- ARTICLE

══════════════════════════════

This work on performance tools extends and complements activities in the SciDAC Performance Engineering Research Institute (PERI). The CScADS tools research and development will build upon work at Rice University on HPCToolkit and work at the University of Wisconsin on Dyninst and other tools for analysis and instrumentation of application binaries. An outcome of this effort will be shared interoperable components that will accelerate development of better tools for analyzing the performance of applications running on leadership-class systems.
Figure 5. An S3D loop nest annotated with a transformation recipe for the CScADS LoopTool.


Compiler Technology for Parallel Languages
The principal stumbling block to using parallel computers productively is that parallel programming models in wide use today place most of the burden of managing parallelism and optimizing parallel performance on application developers. We face a looming productivity crisis if we continue programming parallel systems at such a low level of abstraction as these parallel systems increase in scale and architectural complexity. As a component of CScADS research, we are exploring a range of compiler technologies for parallel systems ranging from technologies with near- term impact to technologies for higher-level programming models that we expect to pay off further in the future. This work is being done in conjunction with the DOE-funded Center for Programming Models for Scalable Parallel Computing. Technologies that we are exploring include:

Partitioned Global Address Space (PGAS) Languages. Communication optimization will be critical to the performance of PGAS languages on large-scale systems. As part of CScADS, we are enhancing the Open64 compiler infrastructure to support compile-time communication analysis of Co-Array Fortran and Unified Parallel C (UPC). The University of California-Berkeley group is also developing communication optimizations for UPC, which include converting fine-grained access into non-blocking ones and converting bulk transfer calls (upc_memget, for example) into non-blocking ones. The group also developed performance models for large scale networks, to automate strip-mining optimization for large transfers and recently added this to the compiler as part of a "communication vectorization" framework that converts fine-grained array accesses into bulk or strided transfers.

══════════════════════════════

- PROBLEM SET
1 > In the CScADS article, turn the paragraph beginning "Partitioned Global Address Space (PGAS) Languages." into a short bulleted list that keeps its main facts.
2 > According to the CScADS article, which center is the compiler technology work being done in conjunction with?
3 > Decide whether each statement agrees with the CScADS article. Answer yes or no, and quote the words from the article that settle it.
(a) The compiler infrastructure being enhanced for Co-Array Fortran and UPC is Open64.
(b) The performance tools work replaces the activities in PERI.
(c) The "communication vectorization" framework converts bulk transfers into fine-grained array accesses.

- DATASET EXCERPT

══════════════════════════════

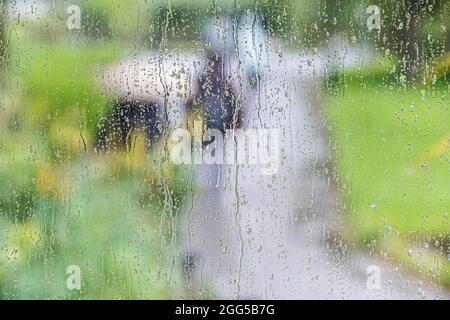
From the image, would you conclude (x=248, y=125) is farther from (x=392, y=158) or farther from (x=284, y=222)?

══════════════════════════════

- RESPONSES PER TASK
1 >
- Communication optimization will be critical to PGAS language performance on large-scale systems.
- CScADS is enhancing the Open64 compiler infrastructure to support compile-time communication analysis of Co-Array Fortran and UPC.
- The University of California-Berkeley group is developing UPC communication optimizations, including converting fine-grained accesses and bulk transfer calls (such as upc_memget) into non-blocking ones.
- The group also built performance models for large-scale networks to automate strip-mining for large transfers.
- It recently added this to the compiler as part of a "communication vectorization" framework that turns fine-grained array accesses into bulk or strided transfers.

2 > The DOE-funded Center for Programming Models for Scalable Parallel Computing.

3 >
(a) Yes: "we are enhancing the Open64 compiler infrastructure to support compile-time communication analysis of Co-Array Fortran and Unified Parallel C (UPC)"
(b) No: "extends and complements activities in the SciDAC Performance Engineering Research Institute (PERI)"
(c) No: "converts fine-grained array accesses into bulk or strided transfers"